Nothing but the lines from the one with "Мероприятия, посвященные Дню" through the last line of the entries below should appear in the copy, please, and no pictures.

= Beginning of Section =

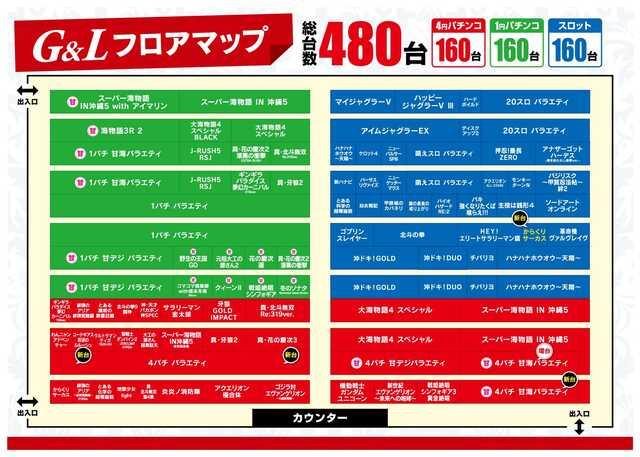 11/17G&L一宮店「新台入替」朝9時開店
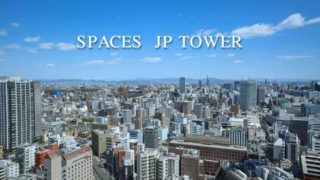 SPACES JP TOWER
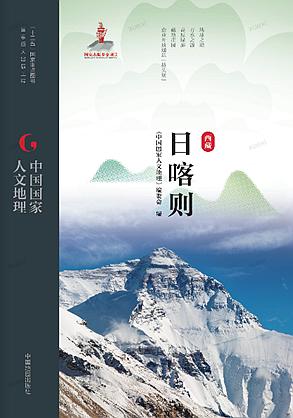 中国国家人文地理·日喀则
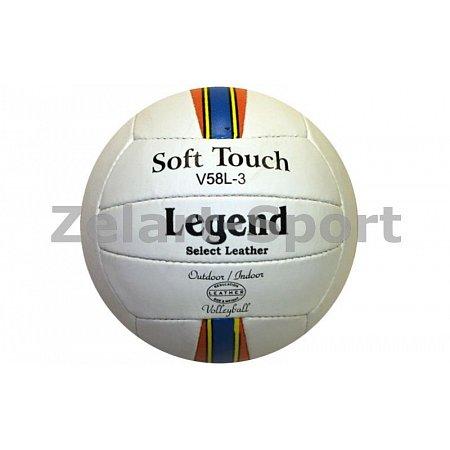 Мяч волейбольный PU LEGEND VB-3565 (PU, №5, 3 слоя, сшит вручную)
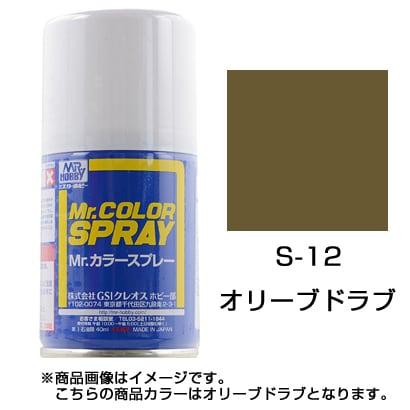 S-12 [Mr.カラースプレー オリーブドラブ(1)]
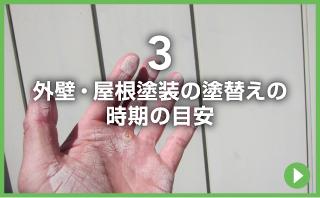外壁・屋根塗装の塗替えの時期の目安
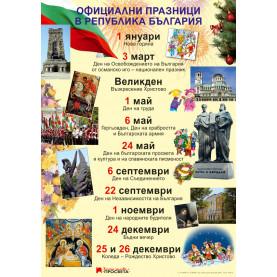 """Учебно табло """"Официални празници в Република България"""""""
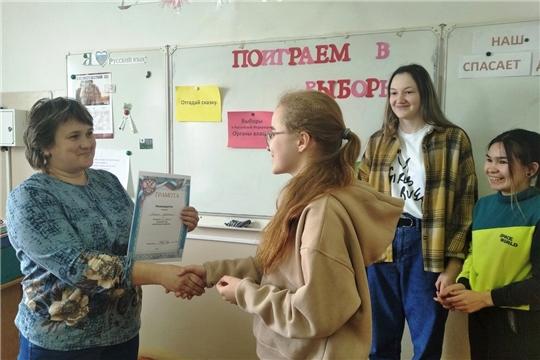 Мероприятия, посвященные Дню молодого избирателя в библиотеках района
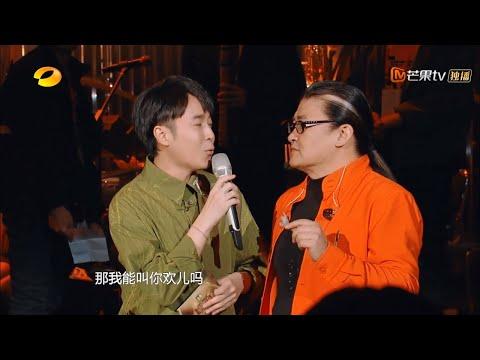 """吴青峰""""大胆""""称呼刘欢""""欢儿""""!亲切中带着一丝可爱《歌手2019》EP10 花絮【湖南卫视官方HD】 - Thời lượng: 76 giây."""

= End of Section =

__Answer box__.
 Мероприятия, посвященные Дню молодого избирателя в библиотеках района
 """吴青峰""""大胆""""称呼刘欢""""欢儿""""!亲切中带着一丝可爱《歌手2019》EP10 花絮【湖南卫视官方HD】 - Thời lượng: 76 giây."""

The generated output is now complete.